== Exercise requirements ==
The answer must be an exact copy of the lines from the one with "スガ　ユンギ　BTS アリラン　ラキドロ　トレカ　Weverse 韓国限定" through the final line below, with no pictures and nothing else.

BEGIN Data shown

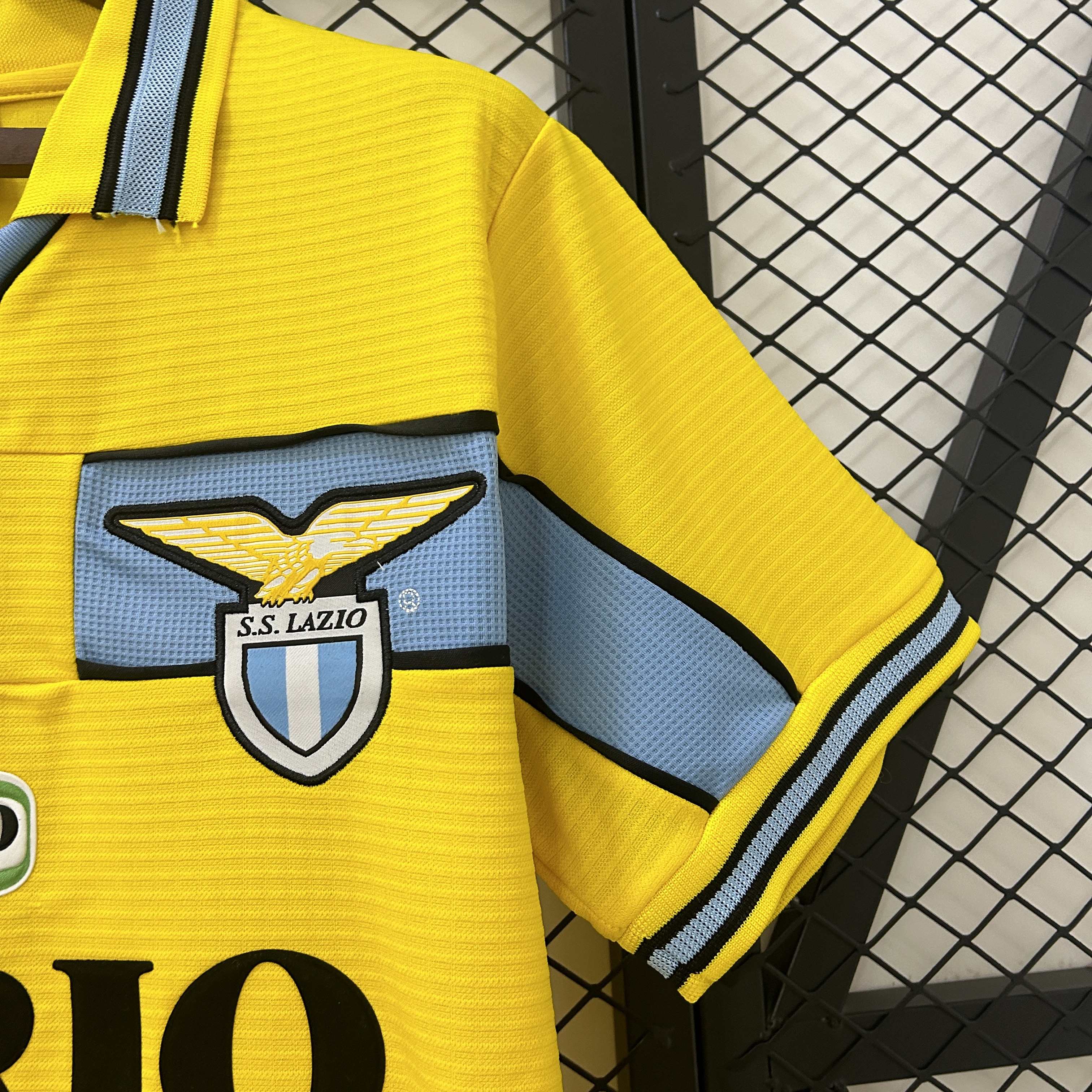 Miniatura de Lazio 98/99 Visitante RETRO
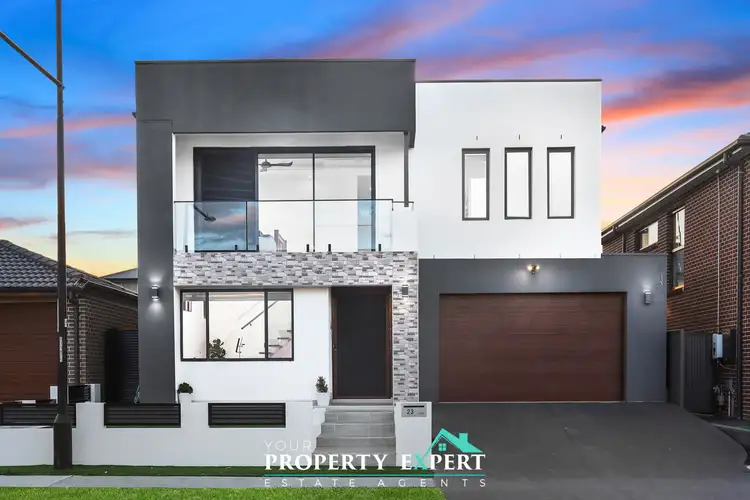 Main view of Homely house listing, 23 Alsop Street, Marsden Park NSW 2765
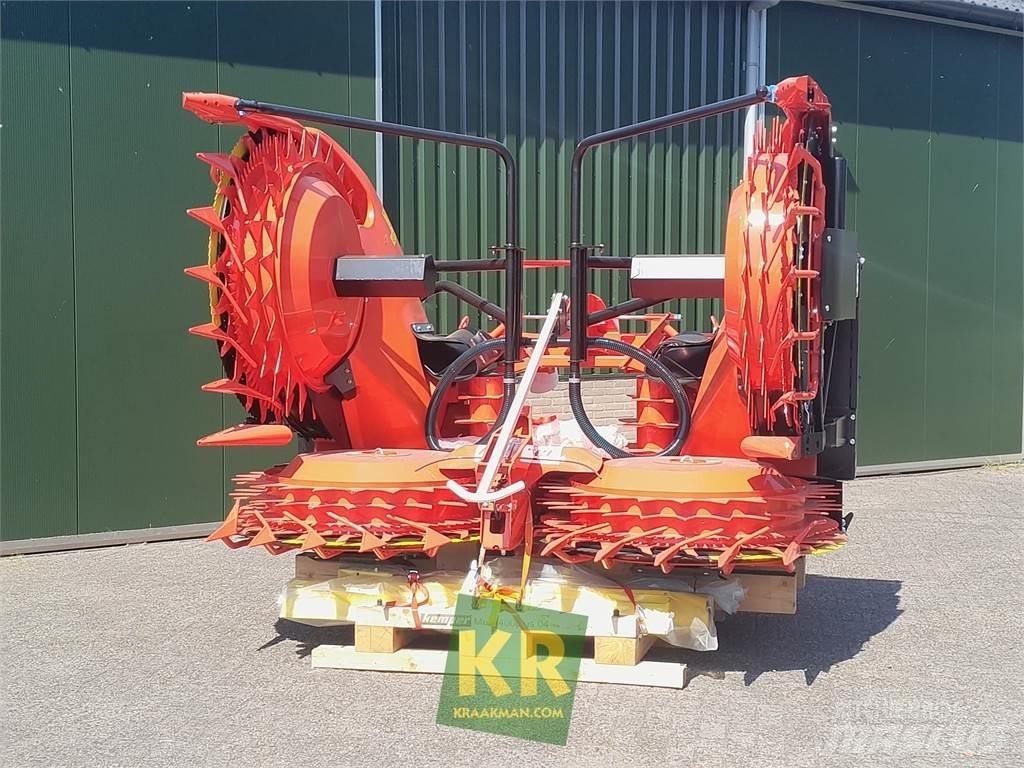 Kemper 460 Plus Жатки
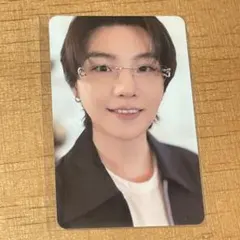 スガ　ユンギ　BTS アリラン　ラキドロ　トレカ　Weverse 韓国限定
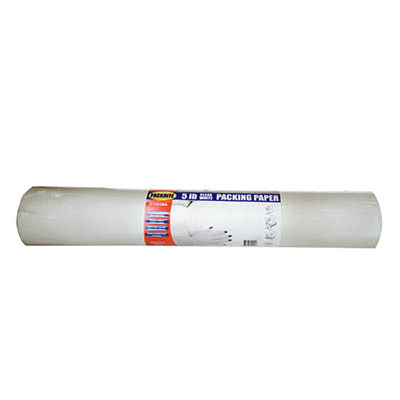 SUPPLY SIDE USA SS-2045 Newsprint Packing Paper, 24 x 30 In., 100 Sheets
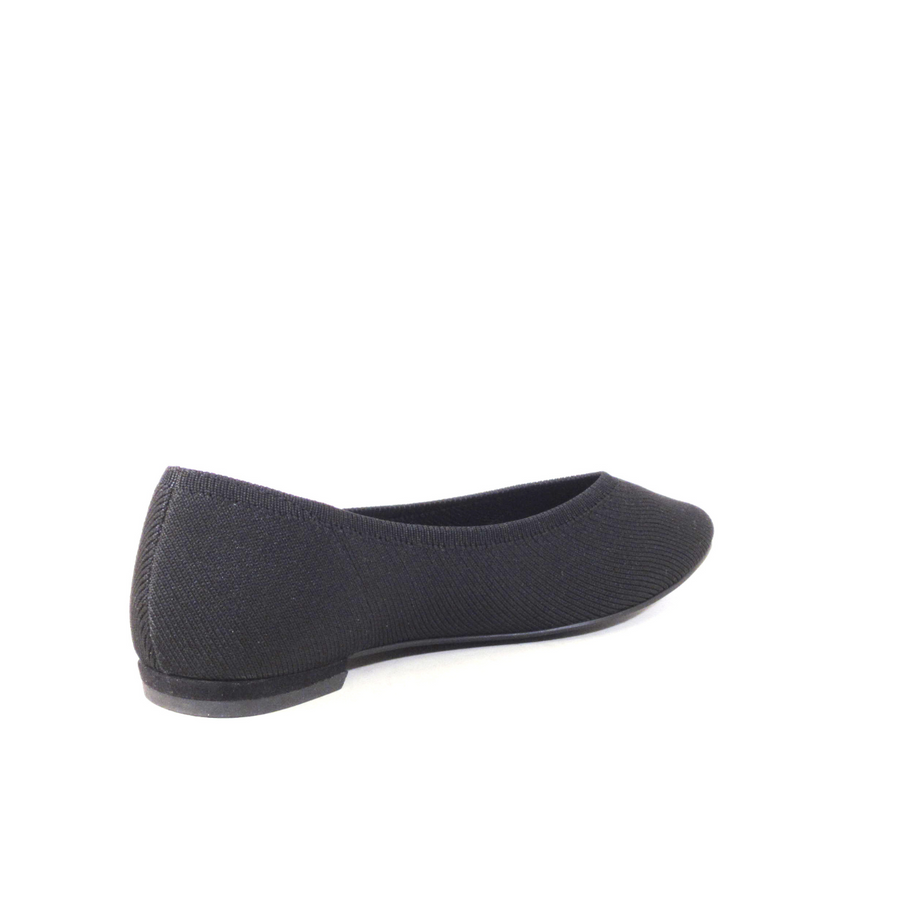 Flight Knit Ballet Flats - Glamourous Grace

END Data shown

== Result of this exercise ==
 スガ　ユンギ　BTS アリラン　ラキドロ　トレカ　Weverse 韓国限定
 SUPPLY SIDE USA SS-2045 Newsprint Packing Paper, 24 x 30 In., 100 Sheets
 Flight Knit Ballet Flats - Glamourous Grace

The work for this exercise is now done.